At a recent get together she came and sat down next to me while I was alone for a minute, just to catch up as one does, and I found I had nothing to say. The only words that would come out of my mouth were civil banal pleasantries. Fortunately, she was interrupted by a grandkid and whisked away before it became problem. There is something unsaid between us, but I can’t quite figure it out. This is the longest we’ve gone without a major heart to heart conversation. We do communicate very well when we connect right, at the right time and place over the right subject matter, but it’s been so long now that I can’t even remember the last time we really “talked.”
Watching her with her grandkids that night, something dawned on me. Logan has the exact same personality as her father, my brother. Sebastian is a clone of his father, my brother. Esther, oldest (like me) has a very similar brain as me, and Bear just crawls around looking cute, much like my sister did at that age.
We’ve all been replaced with infinitely cuter and more fun versions of our best selves. Playing with grandkids is her all time favorite pastime, and watching her- the voices she uses, the things she suggests- they were all voices she used with us, the kind of things she’d suggest and do for us.
And so I felt whacked with an odd type of nostalgia tainted by two specific disturbing feelings I’ve been puzzling over until now.
First, it was her, the mom I remember from childhood- but old now, like an actual old woman. A grandmother, with long white hair. I remember how vibrant and beautiful she was when we were kids.
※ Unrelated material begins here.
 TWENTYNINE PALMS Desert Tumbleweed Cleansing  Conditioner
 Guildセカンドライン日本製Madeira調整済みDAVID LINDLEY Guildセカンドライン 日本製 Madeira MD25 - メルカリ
The overlap with how identical she was acting and sounding, and the age misalignment, was discomforting.
It was like a low level kernel panic over trying to load an old image with the same name as a new image and getting confliction.
Second was this feeling of not really existing anymore, as though I were a kind of ‘evil’ doppelganger of my former childhood self, that I was seeing right in front of me in Esther.
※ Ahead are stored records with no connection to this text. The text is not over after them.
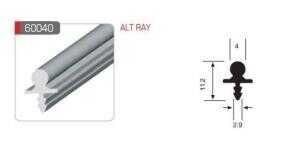 ESCAL 2756 SKM 30 AL.30 Kapak Alt Klvz Rayı Elk.3m ALMT 2756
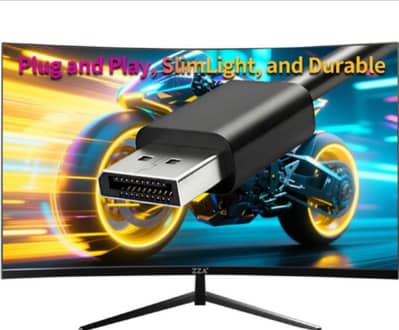 Displayport Monitor Cables Dp to DP Male male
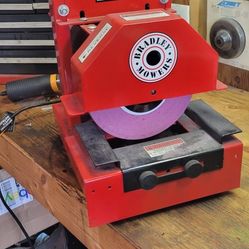 Lawn Mower Blade Sharpener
In the same breath it felt like I was placed outside of my own, perhaps my old, life- while my mother became replaced with an old decrepit (I am being dramatic, she’s lovely) version of her former self.
And the odd thing was that it made me feel unsettled, but not nostalgic. Which made me realize something else: it seems to have taken me the entirety of my young adult life, but I no longer feel it. At all.
I never realized at the time that Nostalgia can actually just be anxiety over the coming grief of losing your own life, including everyone in it. A hyper fixation on the details, as though generating memory were a way to preserve something destined to pull away.
Foolish. Silly.
Because once the grief is allowed to hit, and allowed to be felt, what follows is something you would never expect- though you should. Something you wouldn’t expect you’d miss, though you will. What follows is that those feelings- the anxiety, the sadness, the loss- they get put away, where they belong, and they vanish. Just like any healthy emotional process.
And now most of the elements of my youth, including the people in it, don’t cross my mind hardly at all. People, role models, loved ones, that were themselves the bulk of my entire world- it’s like glancing back at a dusty bookshelf in a dark room.
Instead, it’s just the present. And, for the first time, the future. My thoughts move there, out of this dim morass- towards some kind of light up ahead.